### BRIEF
Copy out the stretch of the material from the line containing "From this vantage" through the line containing "Result: person wearing", reproducing each line word for word.

══ AVAILABLE DATA

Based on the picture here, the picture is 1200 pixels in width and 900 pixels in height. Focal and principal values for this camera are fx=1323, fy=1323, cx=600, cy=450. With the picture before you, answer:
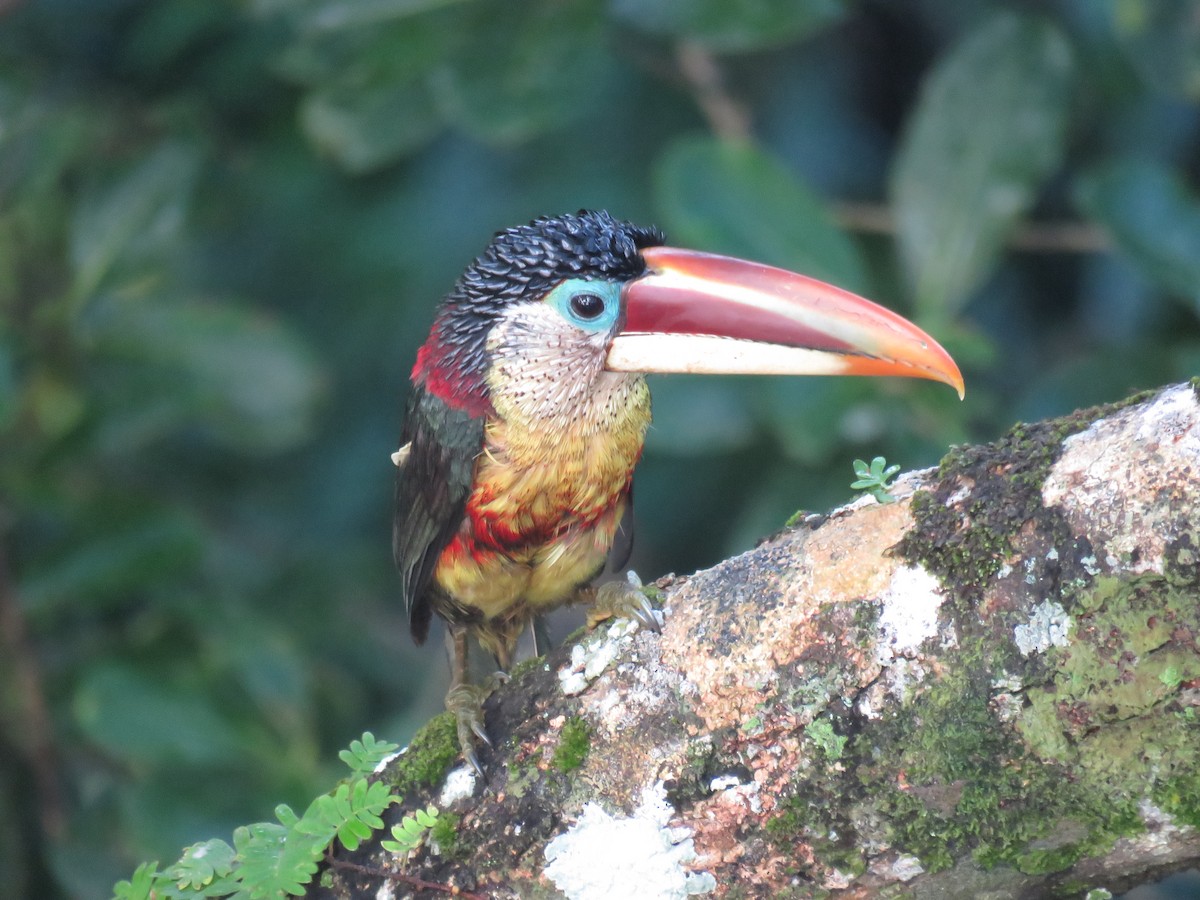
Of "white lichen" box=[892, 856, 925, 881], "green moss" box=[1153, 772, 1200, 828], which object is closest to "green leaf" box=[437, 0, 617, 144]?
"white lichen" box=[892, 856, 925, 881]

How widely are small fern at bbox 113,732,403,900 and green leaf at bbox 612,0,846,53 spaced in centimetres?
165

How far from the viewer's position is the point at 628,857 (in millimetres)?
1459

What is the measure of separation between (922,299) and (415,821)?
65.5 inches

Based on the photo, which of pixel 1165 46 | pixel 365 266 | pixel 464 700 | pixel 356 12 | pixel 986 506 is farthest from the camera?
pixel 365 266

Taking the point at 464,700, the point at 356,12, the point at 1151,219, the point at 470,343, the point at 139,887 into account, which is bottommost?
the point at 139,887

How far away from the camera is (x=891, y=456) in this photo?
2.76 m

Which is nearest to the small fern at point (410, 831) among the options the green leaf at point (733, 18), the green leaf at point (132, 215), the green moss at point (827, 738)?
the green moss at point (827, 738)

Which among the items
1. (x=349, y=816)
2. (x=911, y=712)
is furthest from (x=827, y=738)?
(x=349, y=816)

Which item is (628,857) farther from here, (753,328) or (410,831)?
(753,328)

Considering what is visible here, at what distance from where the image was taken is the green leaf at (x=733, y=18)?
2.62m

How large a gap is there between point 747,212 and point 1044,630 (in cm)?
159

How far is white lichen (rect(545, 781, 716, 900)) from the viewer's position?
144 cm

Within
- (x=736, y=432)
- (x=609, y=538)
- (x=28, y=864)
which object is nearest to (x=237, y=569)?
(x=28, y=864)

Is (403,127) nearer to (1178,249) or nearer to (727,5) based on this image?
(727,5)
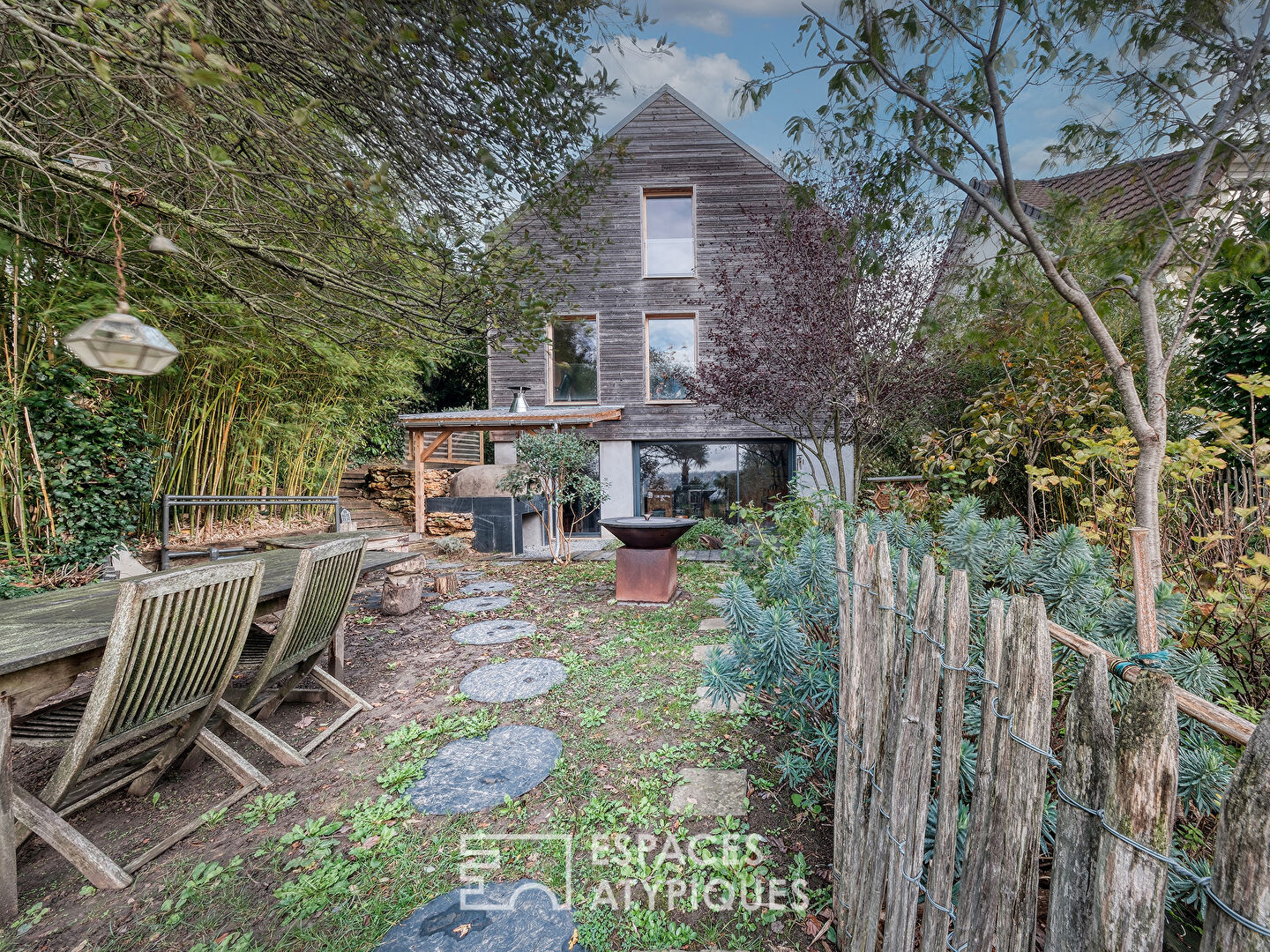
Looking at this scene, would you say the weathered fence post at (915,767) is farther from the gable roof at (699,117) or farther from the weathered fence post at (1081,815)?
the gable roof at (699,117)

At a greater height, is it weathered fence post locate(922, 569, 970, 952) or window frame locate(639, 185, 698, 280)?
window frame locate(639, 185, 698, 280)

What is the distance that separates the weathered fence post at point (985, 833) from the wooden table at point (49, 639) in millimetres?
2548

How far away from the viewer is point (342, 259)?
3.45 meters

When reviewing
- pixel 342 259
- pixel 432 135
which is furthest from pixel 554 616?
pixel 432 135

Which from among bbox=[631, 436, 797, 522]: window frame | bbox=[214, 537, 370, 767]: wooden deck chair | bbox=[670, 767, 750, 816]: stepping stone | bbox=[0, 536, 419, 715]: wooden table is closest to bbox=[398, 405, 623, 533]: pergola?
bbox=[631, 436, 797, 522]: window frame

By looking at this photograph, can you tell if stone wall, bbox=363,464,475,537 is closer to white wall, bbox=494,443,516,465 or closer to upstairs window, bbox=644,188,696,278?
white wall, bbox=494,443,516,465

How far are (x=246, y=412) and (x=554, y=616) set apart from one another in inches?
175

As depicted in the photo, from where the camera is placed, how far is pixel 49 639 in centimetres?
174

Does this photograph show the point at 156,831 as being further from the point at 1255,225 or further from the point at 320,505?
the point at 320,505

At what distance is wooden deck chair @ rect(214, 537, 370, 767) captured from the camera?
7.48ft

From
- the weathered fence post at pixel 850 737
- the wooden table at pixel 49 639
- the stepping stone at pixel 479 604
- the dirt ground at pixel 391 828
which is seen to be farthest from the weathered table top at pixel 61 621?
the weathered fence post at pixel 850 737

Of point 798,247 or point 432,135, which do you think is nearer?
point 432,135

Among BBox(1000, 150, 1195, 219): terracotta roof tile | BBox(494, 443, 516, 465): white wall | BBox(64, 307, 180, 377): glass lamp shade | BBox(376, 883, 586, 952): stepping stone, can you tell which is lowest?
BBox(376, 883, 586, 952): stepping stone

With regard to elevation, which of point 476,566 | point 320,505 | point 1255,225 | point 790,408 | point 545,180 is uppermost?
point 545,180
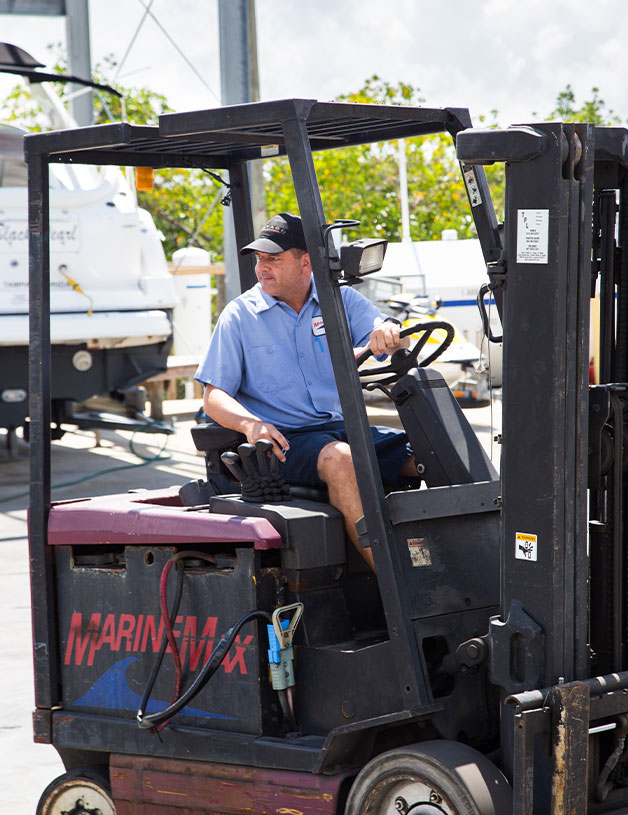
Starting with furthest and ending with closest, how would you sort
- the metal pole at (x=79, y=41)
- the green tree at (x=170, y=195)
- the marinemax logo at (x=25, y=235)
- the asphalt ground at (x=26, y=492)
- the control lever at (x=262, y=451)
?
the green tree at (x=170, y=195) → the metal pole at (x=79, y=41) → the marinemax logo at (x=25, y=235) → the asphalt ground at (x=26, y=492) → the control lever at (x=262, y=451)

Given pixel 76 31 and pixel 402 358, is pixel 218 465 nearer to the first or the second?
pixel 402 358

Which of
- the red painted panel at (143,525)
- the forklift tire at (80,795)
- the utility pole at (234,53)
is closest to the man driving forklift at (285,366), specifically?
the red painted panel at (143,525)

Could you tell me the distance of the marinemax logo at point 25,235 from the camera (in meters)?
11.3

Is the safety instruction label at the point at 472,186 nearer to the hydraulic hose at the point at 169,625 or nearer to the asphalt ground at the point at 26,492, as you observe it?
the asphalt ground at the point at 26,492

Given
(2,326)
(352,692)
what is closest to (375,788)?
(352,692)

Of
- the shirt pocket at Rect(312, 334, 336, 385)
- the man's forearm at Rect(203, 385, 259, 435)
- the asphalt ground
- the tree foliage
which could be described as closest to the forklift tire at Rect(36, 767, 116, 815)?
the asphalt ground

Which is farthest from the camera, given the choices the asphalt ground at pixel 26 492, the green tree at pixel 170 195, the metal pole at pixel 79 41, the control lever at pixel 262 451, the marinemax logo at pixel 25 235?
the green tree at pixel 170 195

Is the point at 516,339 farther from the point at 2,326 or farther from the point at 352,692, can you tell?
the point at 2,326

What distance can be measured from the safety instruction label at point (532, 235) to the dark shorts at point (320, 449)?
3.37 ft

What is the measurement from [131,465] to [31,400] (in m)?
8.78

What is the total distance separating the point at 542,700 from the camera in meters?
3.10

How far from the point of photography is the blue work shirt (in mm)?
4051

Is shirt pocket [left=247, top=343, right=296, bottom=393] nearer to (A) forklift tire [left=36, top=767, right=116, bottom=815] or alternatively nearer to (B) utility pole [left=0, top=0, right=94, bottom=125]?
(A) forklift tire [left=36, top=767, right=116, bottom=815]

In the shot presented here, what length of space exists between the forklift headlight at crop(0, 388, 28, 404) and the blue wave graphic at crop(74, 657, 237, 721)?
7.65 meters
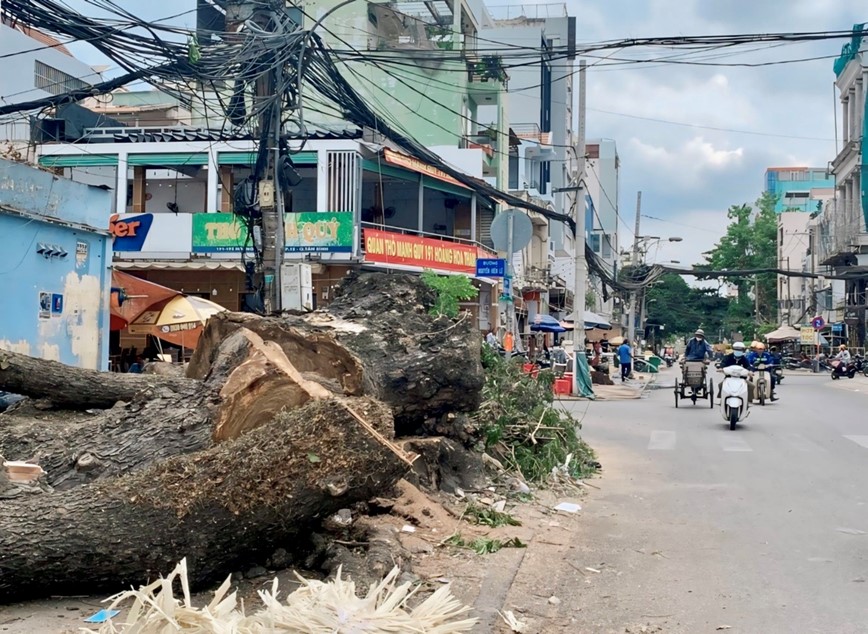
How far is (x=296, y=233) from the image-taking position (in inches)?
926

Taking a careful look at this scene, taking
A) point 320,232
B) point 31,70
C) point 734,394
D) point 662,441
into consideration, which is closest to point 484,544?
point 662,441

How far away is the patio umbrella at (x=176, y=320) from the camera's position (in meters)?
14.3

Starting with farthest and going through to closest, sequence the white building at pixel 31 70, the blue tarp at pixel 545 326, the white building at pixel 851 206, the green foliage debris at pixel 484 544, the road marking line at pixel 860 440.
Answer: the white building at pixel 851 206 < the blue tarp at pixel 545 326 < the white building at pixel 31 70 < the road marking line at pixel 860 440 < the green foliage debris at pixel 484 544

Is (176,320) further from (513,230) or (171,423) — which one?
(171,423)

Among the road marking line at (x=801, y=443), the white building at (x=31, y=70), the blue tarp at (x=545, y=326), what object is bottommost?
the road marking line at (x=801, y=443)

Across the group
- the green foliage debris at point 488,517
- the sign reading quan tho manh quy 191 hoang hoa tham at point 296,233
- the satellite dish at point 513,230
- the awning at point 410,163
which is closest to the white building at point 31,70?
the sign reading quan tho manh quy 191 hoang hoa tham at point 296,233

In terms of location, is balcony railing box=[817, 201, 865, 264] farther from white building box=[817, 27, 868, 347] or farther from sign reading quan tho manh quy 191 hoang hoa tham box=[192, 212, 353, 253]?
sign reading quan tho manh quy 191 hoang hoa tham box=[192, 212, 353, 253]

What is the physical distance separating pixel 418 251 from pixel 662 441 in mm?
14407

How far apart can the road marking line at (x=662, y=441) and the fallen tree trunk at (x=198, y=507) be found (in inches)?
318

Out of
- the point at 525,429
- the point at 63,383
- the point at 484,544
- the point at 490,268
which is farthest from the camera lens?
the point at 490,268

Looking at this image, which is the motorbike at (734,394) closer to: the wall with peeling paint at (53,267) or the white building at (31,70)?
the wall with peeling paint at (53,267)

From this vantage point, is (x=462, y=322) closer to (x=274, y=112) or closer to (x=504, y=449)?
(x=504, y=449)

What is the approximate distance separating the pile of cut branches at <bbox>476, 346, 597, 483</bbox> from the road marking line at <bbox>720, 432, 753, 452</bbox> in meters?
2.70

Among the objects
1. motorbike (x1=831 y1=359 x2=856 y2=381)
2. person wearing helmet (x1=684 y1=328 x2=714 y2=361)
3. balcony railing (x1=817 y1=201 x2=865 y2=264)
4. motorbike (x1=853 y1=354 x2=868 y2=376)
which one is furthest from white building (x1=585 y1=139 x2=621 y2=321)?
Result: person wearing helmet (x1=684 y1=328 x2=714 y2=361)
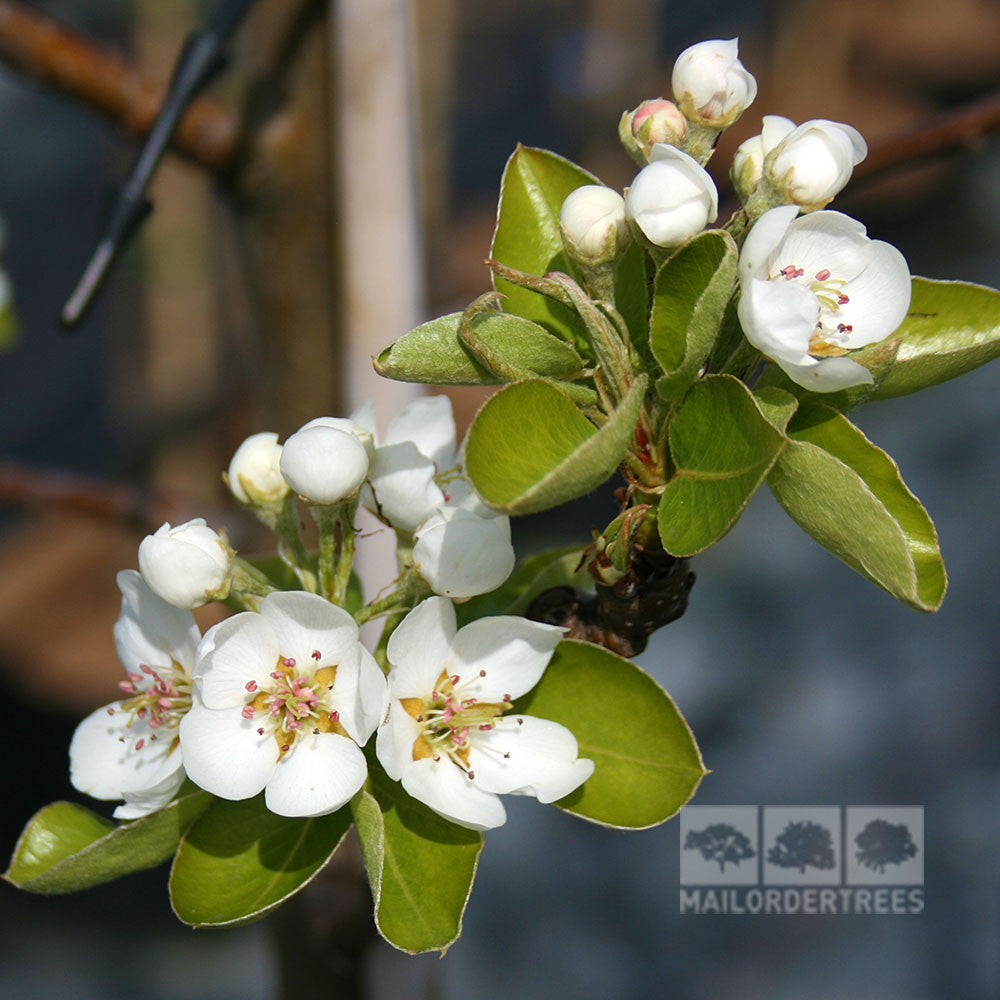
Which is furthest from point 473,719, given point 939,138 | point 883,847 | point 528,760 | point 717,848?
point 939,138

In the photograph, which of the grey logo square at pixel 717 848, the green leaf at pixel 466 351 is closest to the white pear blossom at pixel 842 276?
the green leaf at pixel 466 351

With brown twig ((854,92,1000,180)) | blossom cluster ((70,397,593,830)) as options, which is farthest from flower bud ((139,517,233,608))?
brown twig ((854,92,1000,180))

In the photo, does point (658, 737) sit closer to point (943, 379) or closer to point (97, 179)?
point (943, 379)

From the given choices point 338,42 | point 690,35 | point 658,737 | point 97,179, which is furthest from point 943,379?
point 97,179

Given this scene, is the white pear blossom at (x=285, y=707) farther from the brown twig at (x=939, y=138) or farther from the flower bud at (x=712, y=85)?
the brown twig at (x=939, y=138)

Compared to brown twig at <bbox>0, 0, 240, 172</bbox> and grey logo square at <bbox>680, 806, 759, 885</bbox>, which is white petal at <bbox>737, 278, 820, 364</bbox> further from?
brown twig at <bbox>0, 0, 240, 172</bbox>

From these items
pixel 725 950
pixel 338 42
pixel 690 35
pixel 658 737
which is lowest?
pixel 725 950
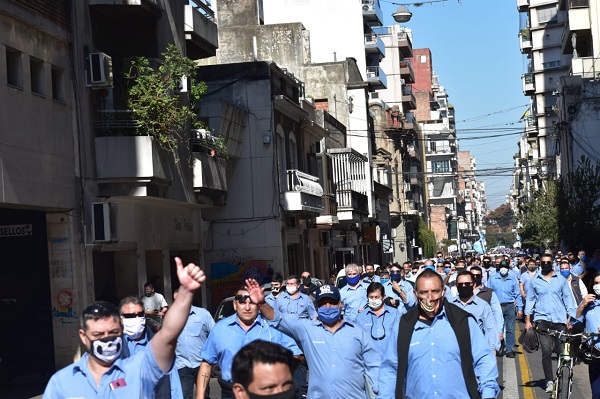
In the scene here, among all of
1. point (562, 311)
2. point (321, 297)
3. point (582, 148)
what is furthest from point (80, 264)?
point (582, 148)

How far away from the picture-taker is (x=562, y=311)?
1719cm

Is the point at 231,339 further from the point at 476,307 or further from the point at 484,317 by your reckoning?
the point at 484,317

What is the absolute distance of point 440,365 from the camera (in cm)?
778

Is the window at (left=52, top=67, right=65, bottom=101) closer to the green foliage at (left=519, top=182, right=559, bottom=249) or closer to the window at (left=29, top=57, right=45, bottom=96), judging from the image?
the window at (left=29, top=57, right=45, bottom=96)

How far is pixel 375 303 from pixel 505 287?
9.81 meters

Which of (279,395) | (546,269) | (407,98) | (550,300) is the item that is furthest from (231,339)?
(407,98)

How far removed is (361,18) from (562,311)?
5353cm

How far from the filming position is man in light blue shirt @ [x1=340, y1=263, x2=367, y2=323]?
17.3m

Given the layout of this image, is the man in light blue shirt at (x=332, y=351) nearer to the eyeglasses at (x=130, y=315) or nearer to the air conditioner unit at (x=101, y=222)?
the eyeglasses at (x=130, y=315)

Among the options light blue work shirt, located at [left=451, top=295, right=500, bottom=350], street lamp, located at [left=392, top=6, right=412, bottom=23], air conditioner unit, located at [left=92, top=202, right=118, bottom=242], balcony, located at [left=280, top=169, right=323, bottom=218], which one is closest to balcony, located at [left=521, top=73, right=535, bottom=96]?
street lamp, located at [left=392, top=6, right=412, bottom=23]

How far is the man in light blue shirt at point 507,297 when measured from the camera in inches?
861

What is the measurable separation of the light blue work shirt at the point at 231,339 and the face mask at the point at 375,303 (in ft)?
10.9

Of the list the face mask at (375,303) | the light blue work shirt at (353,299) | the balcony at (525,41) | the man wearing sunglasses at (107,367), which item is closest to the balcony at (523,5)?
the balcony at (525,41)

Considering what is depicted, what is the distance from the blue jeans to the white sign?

════

### THE COMPLETED TASK
From this vantage point, is (x=462, y=322) closer to (x=274, y=112) or closer to (x=504, y=449)?
(x=504, y=449)

What is the approximate distance separating the pile of cut branches at <bbox>476, 346, 597, 483</bbox> from the road marking line at <bbox>720, 432, 753, 452</bbox> in meters?
2.70

Among the objects
1. motorbike (x1=831 y1=359 x2=856 y2=381)
2. person wearing helmet (x1=684 y1=328 x2=714 y2=361)
3. balcony railing (x1=817 y1=201 x2=865 y2=264)
4. motorbike (x1=853 y1=354 x2=868 y2=376)
which one is furthest from white building (x1=585 y1=139 x2=621 y2=321)?
Result: person wearing helmet (x1=684 y1=328 x2=714 y2=361)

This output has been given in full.